We investigated the pharmacokinetic characteristics of 11-hydroxyaclacinomycin X (ID-6105), a novel anthracycline, after intravenous (i.v.) bolus administration in rats and beagle dogs. We developed an HPLC-based method to analyze ID-6105 levels in plasma, bile, urine, feces, and tissue homogenates and validated the method in a pharmacokinetic study. The plasma concentration of ID-6105 decreased to below the quantifiable limit (0.02 microg/ml) at 4 and 8 h after i.v. administration in rats at doses of 2 and 10 mg/kg, respectively (t(1/2,alpha) and t(1/2,beta) of 0.78 and 17.8 min at a dose of 2 mg/kg, 0.91 and 176 min at a dose of 10 mg/kg, respectively). The AUC increased with nonlinear pharmacokinetics following the dosage increase from 2 to 10 mg/kg in rats, while the pharmacokinetics were not significantly altered in beagle dogs following a dosage increase from 0.5 to 2.5 mg/kg. Of the various tissues tested, ID-6105 was mainly distributed in the lung, spleen, kidney, adrenal gland, and liver after i.v. bolus administration. ID-6105 levels in the lung or kidney 2 h after i.v. bolus administration were comparable to the initial plasma concentration. However, the ID-6105 concentrations in various tissues 48 h after i.v. bolus administration became too small to measure. The cumulative amounts of ID-6105 found in the bile 48 h after the administration of 2 and 10 mg/kg were calculated to be 26.7 and 18.5% of the initial dose, respectively. The corresponding values in the urine 72 h after i.v. administration were 4.33 and 3.07% of the initial dose, suggesting that ID-6105 is mostly excreted in the bile. In conclusion, our observations indicate that ID-6105 was rapidly cleared from the blood and transferred to tissues such as the lung, spleen, kidney, and liver 2 h after i.v. bolus administration. Moreover, the majority of ID-6105 appears to be excreted in the bile by 24 h after i.v. bolus administration.

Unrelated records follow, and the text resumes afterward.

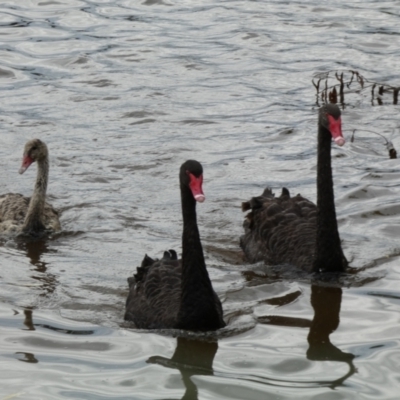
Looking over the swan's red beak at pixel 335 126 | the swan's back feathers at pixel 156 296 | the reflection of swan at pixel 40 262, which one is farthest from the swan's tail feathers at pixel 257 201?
the reflection of swan at pixel 40 262

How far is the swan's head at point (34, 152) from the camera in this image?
29.1 ft

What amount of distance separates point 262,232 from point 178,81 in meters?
5.21

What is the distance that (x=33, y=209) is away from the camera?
8602 millimetres

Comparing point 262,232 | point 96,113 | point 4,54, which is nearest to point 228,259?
point 262,232

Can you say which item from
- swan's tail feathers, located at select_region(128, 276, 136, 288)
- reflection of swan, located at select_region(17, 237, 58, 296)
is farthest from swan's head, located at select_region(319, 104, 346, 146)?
reflection of swan, located at select_region(17, 237, 58, 296)

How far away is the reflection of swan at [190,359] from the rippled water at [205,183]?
0.5 inches

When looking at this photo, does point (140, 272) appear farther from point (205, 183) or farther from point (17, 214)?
point (205, 183)

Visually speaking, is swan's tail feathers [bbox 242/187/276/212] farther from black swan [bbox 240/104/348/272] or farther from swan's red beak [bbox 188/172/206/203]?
swan's red beak [bbox 188/172/206/203]

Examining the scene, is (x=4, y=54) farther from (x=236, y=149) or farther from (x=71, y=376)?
(x=71, y=376)

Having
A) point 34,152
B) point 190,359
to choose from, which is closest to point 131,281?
point 190,359

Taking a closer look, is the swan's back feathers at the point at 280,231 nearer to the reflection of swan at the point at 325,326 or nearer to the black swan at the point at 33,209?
the reflection of swan at the point at 325,326

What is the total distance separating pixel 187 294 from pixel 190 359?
396 millimetres

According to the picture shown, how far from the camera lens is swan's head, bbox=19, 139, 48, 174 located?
888 centimetres

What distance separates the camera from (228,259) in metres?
7.86
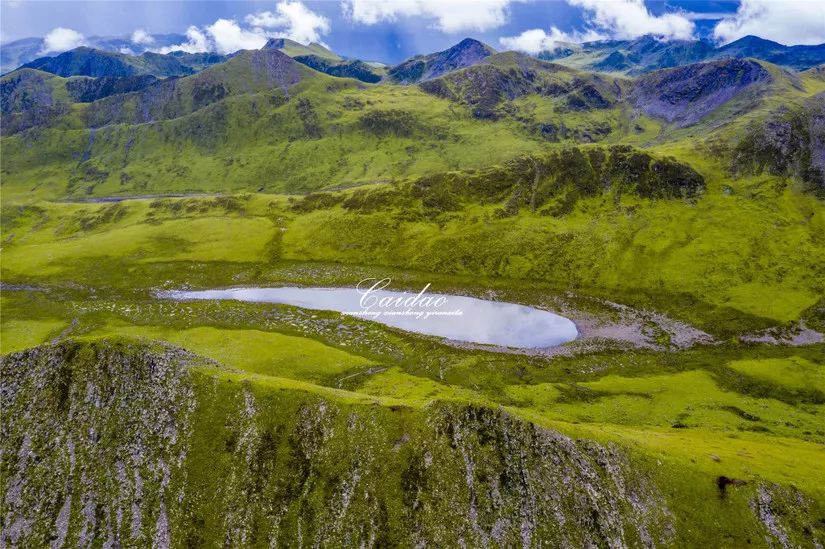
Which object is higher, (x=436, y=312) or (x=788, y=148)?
(x=788, y=148)

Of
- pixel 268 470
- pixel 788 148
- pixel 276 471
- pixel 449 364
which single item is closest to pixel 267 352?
pixel 449 364

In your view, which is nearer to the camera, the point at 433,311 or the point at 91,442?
the point at 91,442

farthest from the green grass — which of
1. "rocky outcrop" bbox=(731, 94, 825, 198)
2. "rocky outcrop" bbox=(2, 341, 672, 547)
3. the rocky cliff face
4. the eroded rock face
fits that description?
"rocky outcrop" bbox=(731, 94, 825, 198)

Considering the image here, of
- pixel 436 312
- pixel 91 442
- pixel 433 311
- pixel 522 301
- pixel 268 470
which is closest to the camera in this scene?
pixel 268 470

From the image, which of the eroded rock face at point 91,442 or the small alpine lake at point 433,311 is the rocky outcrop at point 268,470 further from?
the small alpine lake at point 433,311

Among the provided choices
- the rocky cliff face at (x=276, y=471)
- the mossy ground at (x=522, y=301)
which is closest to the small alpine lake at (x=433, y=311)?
the mossy ground at (x=522, y=301)

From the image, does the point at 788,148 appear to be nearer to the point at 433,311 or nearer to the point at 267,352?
the point at 433,311

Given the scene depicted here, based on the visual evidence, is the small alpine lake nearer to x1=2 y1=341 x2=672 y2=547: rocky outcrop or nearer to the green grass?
the green grass
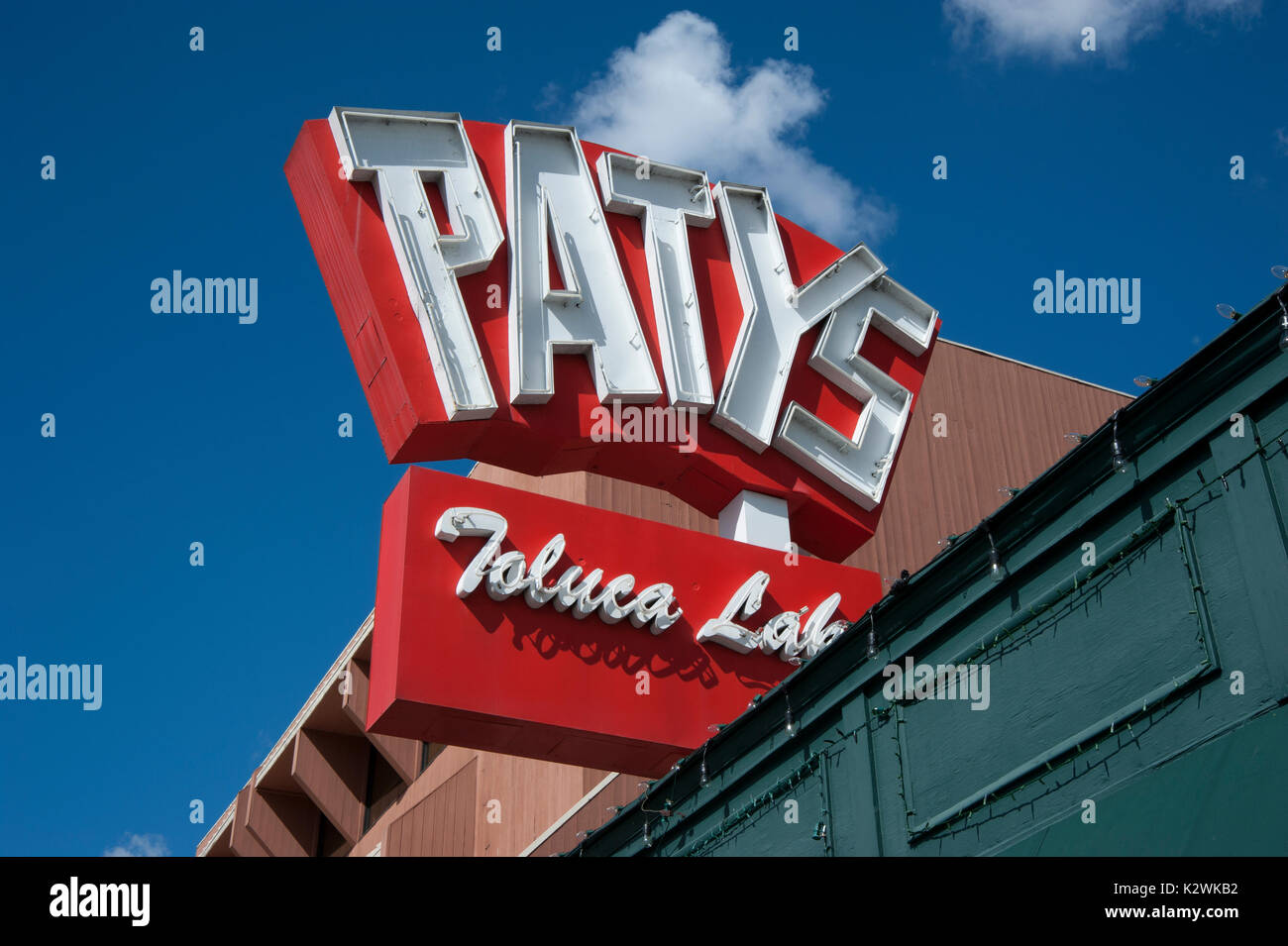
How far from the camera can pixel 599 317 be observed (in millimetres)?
13023

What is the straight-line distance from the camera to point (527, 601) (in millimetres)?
11391

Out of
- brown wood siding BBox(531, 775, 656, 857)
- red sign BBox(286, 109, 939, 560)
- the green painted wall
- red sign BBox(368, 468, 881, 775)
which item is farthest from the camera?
brown wood siding BBox(531, 775, 656, 857)
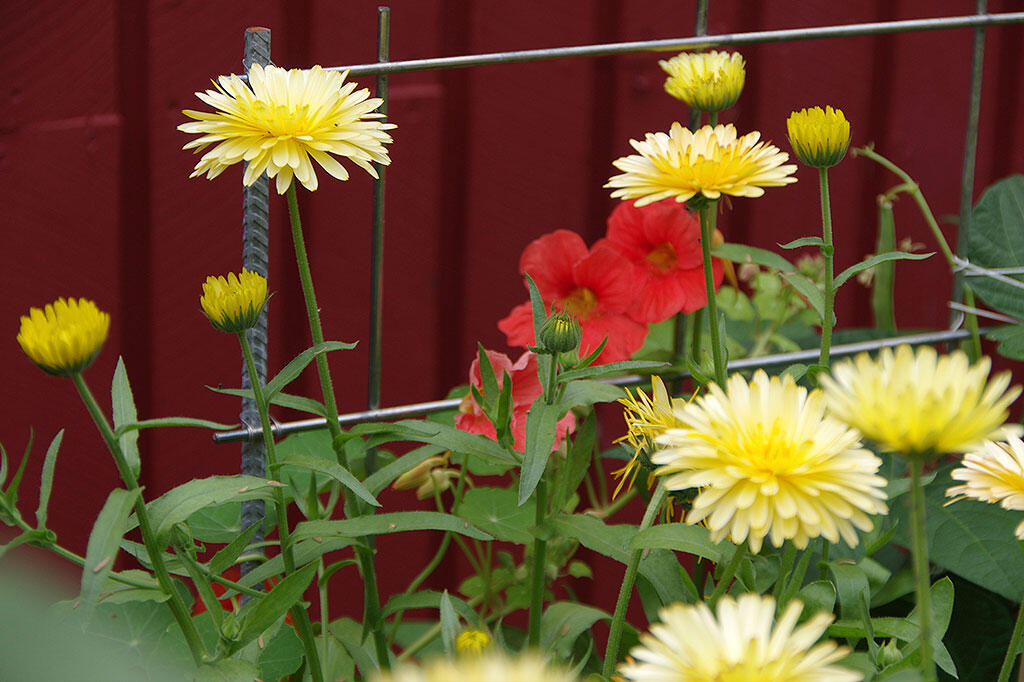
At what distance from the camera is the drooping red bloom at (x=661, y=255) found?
94 cm

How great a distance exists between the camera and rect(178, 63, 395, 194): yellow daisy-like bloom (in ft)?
2.20

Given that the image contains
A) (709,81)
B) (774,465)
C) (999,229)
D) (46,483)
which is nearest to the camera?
(774,465)

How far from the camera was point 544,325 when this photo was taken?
68cm

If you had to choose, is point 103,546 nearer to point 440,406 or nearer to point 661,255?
point 440,406

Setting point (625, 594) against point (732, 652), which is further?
point (625, 594)

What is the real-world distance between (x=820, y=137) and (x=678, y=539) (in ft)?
0.91

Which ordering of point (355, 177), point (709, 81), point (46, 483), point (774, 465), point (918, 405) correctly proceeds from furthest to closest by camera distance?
point (355, 177) → point (709, 81) → point (46, 483) → point (774, 465) → point (918, 405)

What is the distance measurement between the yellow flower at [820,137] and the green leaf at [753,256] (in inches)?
4.9

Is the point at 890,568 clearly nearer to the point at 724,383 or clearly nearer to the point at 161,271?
the point at 724,383

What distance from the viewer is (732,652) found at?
395 millimetres

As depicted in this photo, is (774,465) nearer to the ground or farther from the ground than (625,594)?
farther from the ground

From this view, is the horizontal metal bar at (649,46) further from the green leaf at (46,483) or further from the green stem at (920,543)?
the green stem at (920,543)

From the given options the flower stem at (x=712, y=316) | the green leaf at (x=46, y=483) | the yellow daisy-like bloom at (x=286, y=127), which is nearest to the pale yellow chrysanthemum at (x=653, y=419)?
the flower stem at (x=712, y=316)

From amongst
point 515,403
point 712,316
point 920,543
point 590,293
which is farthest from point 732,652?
point 590,293
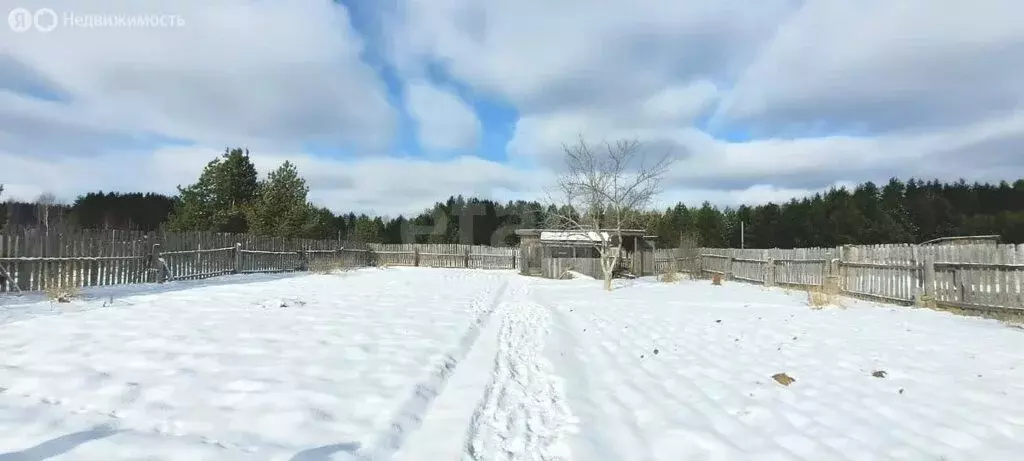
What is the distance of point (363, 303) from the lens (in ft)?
39.9

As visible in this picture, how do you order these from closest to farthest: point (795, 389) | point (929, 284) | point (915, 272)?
point (795, 389), point (929, 284), point (915, 272)

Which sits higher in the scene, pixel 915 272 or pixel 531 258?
pixel 915 272

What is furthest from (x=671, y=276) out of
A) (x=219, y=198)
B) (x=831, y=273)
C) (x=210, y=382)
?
(x=219, y=198)

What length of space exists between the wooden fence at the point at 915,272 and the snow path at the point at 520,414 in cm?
930

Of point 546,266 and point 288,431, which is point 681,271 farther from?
point 288,431

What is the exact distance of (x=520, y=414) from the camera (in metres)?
4.68

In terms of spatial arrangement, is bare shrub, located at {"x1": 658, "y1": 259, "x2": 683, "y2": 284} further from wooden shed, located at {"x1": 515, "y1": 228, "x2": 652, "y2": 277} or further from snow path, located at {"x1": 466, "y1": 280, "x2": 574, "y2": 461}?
snow path, located at {"x1": 466, "y1": 280, "x2": 574, "y2": 461}

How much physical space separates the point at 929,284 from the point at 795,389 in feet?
31.1

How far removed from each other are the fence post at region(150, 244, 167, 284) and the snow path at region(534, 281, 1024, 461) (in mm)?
11477

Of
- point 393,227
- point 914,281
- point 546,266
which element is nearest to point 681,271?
point 546,266

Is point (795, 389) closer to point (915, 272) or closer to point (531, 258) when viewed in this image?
point (915, 272)

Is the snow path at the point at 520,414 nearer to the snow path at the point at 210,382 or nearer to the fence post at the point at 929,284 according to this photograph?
the snow path at the point at 210,382

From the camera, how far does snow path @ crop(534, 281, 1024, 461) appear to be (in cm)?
400

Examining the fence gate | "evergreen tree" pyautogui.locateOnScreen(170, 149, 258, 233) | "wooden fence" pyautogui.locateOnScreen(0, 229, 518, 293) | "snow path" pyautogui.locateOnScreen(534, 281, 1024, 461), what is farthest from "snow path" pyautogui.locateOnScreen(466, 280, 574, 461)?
"evergreen tree" pyautogui.locateOnScreen(170, 149, 258, 233)
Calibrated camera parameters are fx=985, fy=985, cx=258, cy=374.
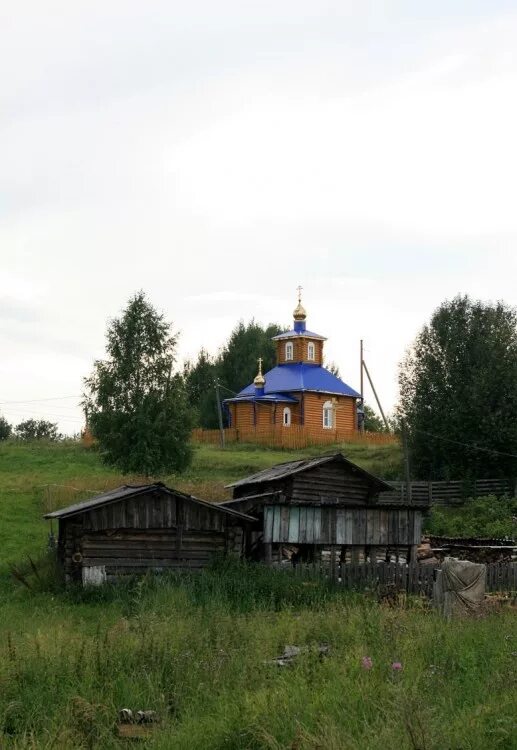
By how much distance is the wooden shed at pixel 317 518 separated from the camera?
28.5 metres

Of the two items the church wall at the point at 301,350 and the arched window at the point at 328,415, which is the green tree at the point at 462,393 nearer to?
the arched window at the point at 328,415

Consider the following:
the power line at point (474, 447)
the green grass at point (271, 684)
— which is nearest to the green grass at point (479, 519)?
the power line at point (474, 447)

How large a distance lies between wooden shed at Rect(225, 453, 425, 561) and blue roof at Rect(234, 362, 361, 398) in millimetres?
33790

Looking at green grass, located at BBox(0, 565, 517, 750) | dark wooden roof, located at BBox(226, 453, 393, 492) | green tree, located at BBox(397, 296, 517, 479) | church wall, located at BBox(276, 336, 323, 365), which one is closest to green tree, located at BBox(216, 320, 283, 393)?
church wall, located at BBox(276, 336, 323, 365)

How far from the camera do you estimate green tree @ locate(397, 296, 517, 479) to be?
168ft

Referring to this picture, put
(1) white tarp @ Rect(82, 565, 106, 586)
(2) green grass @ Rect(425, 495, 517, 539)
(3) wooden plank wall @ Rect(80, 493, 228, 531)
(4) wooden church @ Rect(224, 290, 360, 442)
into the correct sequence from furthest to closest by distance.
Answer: (4) wooden church @ Rect(224, 290, 360, 442)
(2) green grass @ Rect(425, 495, 517, 539)
(3) wooden plank wall @ Rect(80, 493, 228, 531)
(1) white tarp @ Rect(82, 565, 106, 586)

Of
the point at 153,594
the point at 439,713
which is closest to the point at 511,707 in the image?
the point at 439,713

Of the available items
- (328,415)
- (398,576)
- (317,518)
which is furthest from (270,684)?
(328,415)

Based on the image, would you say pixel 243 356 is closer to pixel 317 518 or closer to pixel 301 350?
pixel 301 350

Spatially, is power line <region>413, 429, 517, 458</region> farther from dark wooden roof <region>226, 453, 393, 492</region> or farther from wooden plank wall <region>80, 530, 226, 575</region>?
wooden plank wall <region>80, 530, 226, 575</region>

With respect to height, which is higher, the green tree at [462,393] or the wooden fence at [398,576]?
the green tree at [462,393]

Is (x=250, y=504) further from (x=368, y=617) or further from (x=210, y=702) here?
(x=210, y=702)

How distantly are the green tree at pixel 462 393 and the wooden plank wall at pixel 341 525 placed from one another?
19843mm

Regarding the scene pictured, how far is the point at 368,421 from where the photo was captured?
9375cm
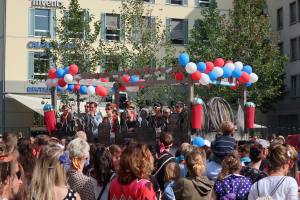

我们研究了新型蒽环类药物11 - 羟基阿克拉霉素X(ID - 6105)在大鼠和比格犬静脉推注给药后的药代动力学特征。我们开发了一种基于高效液相色谱的方法来分析血浆、胆汁、尿液、粪便和组织匀浆中的ID - 6105水平,并在药代动力学研究中验证了该方法。在大鼠中,静脉注射2和10 mg/kg剂量的ID - 6105后,血浆浓度分别在4和8小时降至可定量限以下(0.02 μg/ml)(2 mg/kg剂量时的t(1/2,α)和t(1/2,β)分别为0.78和17.8分钟,10 mg/kg剂量时分别为0.91和176分钟)。在大鼠中,随着剂量从2 mg/kg增加到10 mg/kg,AUC随非线性药代动力学增加,而在比格犬中,随着剂量从0.5 mg/kg增加到2.5 mg/kg,药代动力学没有显著改变。在测试的各种组织中,静脉推注给药后,ID - 6105主要分布在肺、脾、肾、肾上腺和肝脏中。静脉推注给药2小时后,肺或肾中的ID - 6105水平与初始血浆浓度相当。然而,静脉推注给药48小时后,各种组织中的ID - 6105浓度变得太小而无法测量。静脉注射2和10 mg/kg后48小时,胆汁中ID - 6105的累积量分别计算为初始剂量的26.7%和18.5%。静脉注射72小时后尿液中的相应值分别为初始剂量的4.33%和3.07%,表明ID - q105主要通过胆汁排泄。总之,我们的观察结果表明,静脉推注给药2小时后,ID - 6105迅速从血液中清除并转移到肺、脾、肾和肝脏等组织中。此外,静脉推注给药24小时后,大部分ID - 6105似乎通过胆汁排泄。